2. Do Not Break The Seal
Snack and beverage offerings are the original perks of tech offices, so it’s funny how even the thought of them not being available in a kitchen area is so alien.
Kitchens as we know them will be on the chopping block, and for those that survive, you won’t see snack bins you can reach into. Everything should be self-contained and sealed up. There will be new, contactless takes on the vending machine.
Be prepared to bring your own snacks for a while. (Is it time to finally (re)invest in a cute lunch box?) Snack companies that used to deliver to the office don’t want to lose that business, and a lot of them are pivoting to direct-to-consumer models anyway.
We might see an employee stipend that provides individual home delivery of BjornQorn and Clif Bars, ordered via a vendor site that mimics branded insurance and medical portals.
It’s easy for behaviors to slide when people feel safe, so beyond having “health police” monitoring communal food areas, offices will have to incentivize mask-ready, sanitizer-forward habits. Warning: this is necessary, but it will feel a lot like elementary school.
3. Germ Tracking and Air Quality
Speaking of which … germ tracking will be a much bigger part of our work lives. Will we finally take sick leave seriously and stay home when a sniffle appears? And if we don’t, who’s going to order you to do it?
Monitoring space, wiping down printers, taking temperatures, reporting cases to the state … this is a LOT of work. Most places will self-police, but somebody in HR and/or management will have to coordinate all of it, and also take on the burden of being a killjoy.
Improving indoor air quality and ventilation is already bubbling up as no-brainer to curb infection.
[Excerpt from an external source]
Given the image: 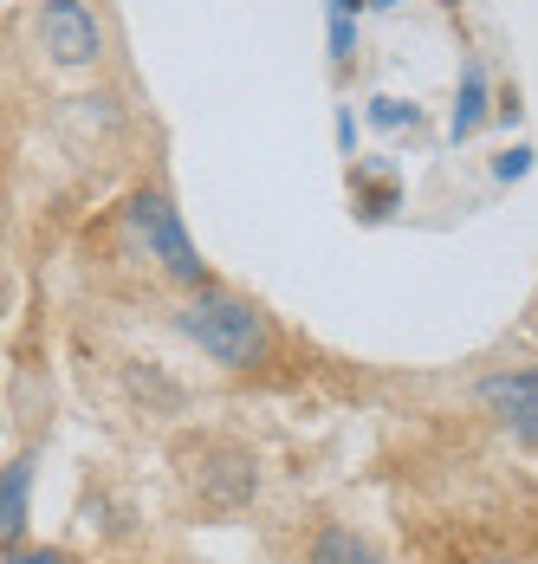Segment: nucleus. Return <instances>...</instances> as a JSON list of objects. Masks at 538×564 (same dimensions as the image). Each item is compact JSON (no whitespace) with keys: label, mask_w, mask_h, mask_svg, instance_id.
Segmentation results:
<instances>
[{"label":"nucleus","mask_w":538,"mask_h":564,"mask_svg":"<svg viewBox=\"0 0 538 564\" xmlns=\"http://www.w3.org/2000/svg\"><path fill=\"white\" fill-rule=\"evenodd\" d=\"M175 332L189 344H202L220 370H267L272 350H279V332H272L267 312H260L254 299L215 285V280L195 285V292L175 305Z\"/></svg>","instance_id":"1"},{"label":"nucleus","mask_w":538,"mask_h":564,"mask_svg":"<svg viewBox=\"0 0 538 564\" xmlns=\"http://www.w3.org/2000/svg\"><path fill=\"white\" fill-rule=\"evenodd\" d=\"M130 227H137V240L150 247V260H157L162 273L175 285H208V260L195 253V240H189V227L175 215V202L162 195V188H137L130 195Z\"/></svg>","instance_id":"2"},{"label":"nucleus","mask_w":538,"mask_h":564,"mask_svg":"<svg viewBox=\"0 0 538 564\" xmlns=\"http://www.w3.org/2000/svg\"><path fill=\"white\" fill-rule=\"evenodd\" d=\"M189 494L208 512H240V507H254V494H260V467H254L247 448L208 442L202 454H189Z\"/></svg>","instance_id":"3"},{"label":"nucleus","mask_w":538,"mask_h":564,"mask_svg":"<svg viewBox=\"0 0 538 564\" xmlns=\"http://www.w3.org/2000/svg\"><path fill=\"white\" fill-rule=\"evenodd\" d=\"M40 46L53 53V65L85 72V65L105 58V26H98V13L85 0H46L40 7Z\"/></svg>","instance_id":"4"},{"label":"nucleus","mask_w":538,"mask_h":564,"mask_svg":"<svg viewBox=\"0 0 538 564\" xmlns=\"http://www.w3.org/2000/svg\"><path fill=\"white\" fill-rule=\"evenodd\" d=\"M481 402H486V415H499V429H506L519 448H538V364L486 377Z\"/></svg>","instance_id":"5"},{"label":"nucleus","mask_w":538,"mask_h":564,"mask_svg":"<svg viewBox=\"0 0 538 564\" xmlns=\"http://www.w3.org/2000/svg\"><path fill=\"white\" fill-rule=\"evenodd\" d=\"M33 467H40V454H13L0 467V552H13L26 539V519H33Z\"/></svg>","instance_id":"6"},{"label":"nucleus","mask_w":538,"mask_h":564,"mask_svg":"<svg viewBox=\"0 0 538 564\" xmlns=\"http://www.w3.org/2000/svg\"><path fill=\"white\" fill-rule=\"evenodd\" d=\"M305 564H389V558H383L357 525H337V519H331V525H319V539H312Z\"/></svg>","instance_id":"7"},{"label":"nucleus","mask_w":538,"mask_h":564,"mask_svg":"<svg viewBox=\"0 0 538 564\" xmlns=\"http://www.w3.org/2000/svg\"><path fill=\"white\" fill-rule=\"evenodd\" d=\"M351 195H357V215L364 221H389V208L402 202V182L383 170V163H357L351 170Z\"/></svg>","instance_id":"8"},{"label":"nucleus","mask_w":538,"mask_h":564,"mask_svg":"<svg viewBox=\"0 0 538 564\" xmlns=\"http://www.w3.org/2000/svg\"><path fill=\"white\" fill-rule=\"evenodd\" d=\"M486 98H493V91H486V65L481 58H467V65H461V91H454V117H448V130H454V137H474V130L486 123Z\"/></svg>","instance_id":"9"},{"label":"nucleus","mask_w":538,"mask_h":564,"mask_svg":"<svg viewBox=\"0 0 538 564\" xmlns=\"http://www.w3.org/2000/svg\"><path fill=\"white\" fill-rule=\"evenodd\" d=\"M370 123H377V130H402V123H416V105H402V98H370Z\"/></svg>","instance_id":"10"},{"label":"nucleus","mask_w":538,"mask_h":564,"mask_svg":"<svg viewBox=\"0 0 538 564\" xmlns=\"http://www.w3.org/2000/svg\"><path fill=\"white\" fill-rule=\"evenodd\" d=\"M351 53H357V26H351L344 13H331V58H337V65H351Z\"/></svg>","instance_id":"11"},{"label":"nucleus","mask_w":538,"mask_h":564,"mask_svg":"<svg viewBox=\"0 0 538 564\" xmlns=\"http://www.w3.org/2000/svg\"><path fill=\"white\" fill-rule=\"evenodd\" d=\"M526 170H532V150H526V143L499 156V182H519V175H526Z\"/></svg>","instance_id":"12"},{"label":"nucleus","mask_w":538,"mask_h":564,"mask_svg":"<svg viewBox=\"0 0 538 564\" xmlns=\"http://www.w3.org/2000/svg\"><path fill=\"white\" fill-rule=\"evenodd\" d=\"M7 564H72V558H65V552H20V545H13Z\"/></svg>","instance_id":"13"},{"label":"nucleus","mask_w":538,"mask_h":564,"mask_svg":"<svg viewBox=\"0 0 538 564\" xmlns=\"http://www.w3.org/2000/svg\"><path fill=\"white\" fill-rule=\"evenodd\" d=\"M364 7H370V0H331V13H344V20H351V13H364Z\"/></svg>","instance_id":"14"},{"label":"nucleus","mask_w":538,"mask_h":564,"mask_svg":"<svg viewBox=\"0 0 538 564\" xmlns=\"http://www.w3.org/2000/svg\"><path fill=\"white\" fill-rule=\"evenodd\" d=\"M486 564H526V558H486Z\"/></svg>","instance_id":"15"},{"label":"nucleus","mask_w":538,"mask_h":564,"mask_svg":"<svg viewBox=\"0 0 538 564\" xmlns=\"http://www.w3.org/2000/svg\"><path fill=\"white\" fill-rule=\"evenodd\" d=\"M370 7H402V0H370Z\"/></svg>","instance_id":"16"},{"label":"nucleus","mask_w":538,"mask_h":564,"mask_svg":"<svg viewBox=\"0 0 538 564\" xmlns=\"http://www.w3.org/2000/svg\"><path fill=\"white\" fill-rule=\"evenodd\" d=\"M441 7H461V0H441Z\"/></svg>","instance_id":"17"},{"label":"nucleus","mask_w":538,"mask_h":564,"mask_svg":"<svg viewBox=\"0 0 538 564\" xmlns=\"http://www.w3.org/2000/svg\"><path fill=\"white\" fill-rule=\"evenodd\" d=\"M0 429H7V422H0Z\"/></svg>","instance_id":"18"}]
</instances>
In addition to new equipment, air filters and ducts will require more cleaning and inspection. Employees will want more purifiers, more airflow, and more natural sunlight.
The idea of sharing, in general, is so precarious. Take conference rooms: how can more than 2 people sit in a conference room together, let alone use a shared phone or keyboard, without constant wiping of surfaces? Perhaps we’ll get really good at cleaning up after ourselves?
Or (more likely) we’ll see a rise in flexible professional cleaning services that come in more than once a day to do sweeps of common areas, scheduled like security rounds.
4. Outdoor Space
Employers, and commercial real estate providers, will definitely start emphasizing and expanding outdoor and roof space options. Is a smaller indoor space close to the action worth trading for a location with a backyard that’s further off the grid?
If the price is right … maybe … especially if we’re already collectively reevaluating in-person office meetings and commute patterns.
For office campuses in the suburbs, this is a golden opportunity to turn space that can skew toward the dull into something more vibrant. With wifi, sound barriers, landscaping, and comfortable work areas, blank grassy areas containing a forlorn bench could morph into something like a true campus quad you’d find at a college.
It’s a bit tougher in NYC to snap your fingers and say “more outdoor space!” (I’ve tried). But solutions are all around us. Take our building in the Dumbo neighborhood in Brooklyn: there’s a massive, beautiful, open-air roof deck for the whole building to use. Could that roof be converted into a 3-season workspace, similar to how a restaurant might outfit a back patio with glass enclosures and insulation?
Author Joana Kelly is Small Planet’s Chief Operating Officer.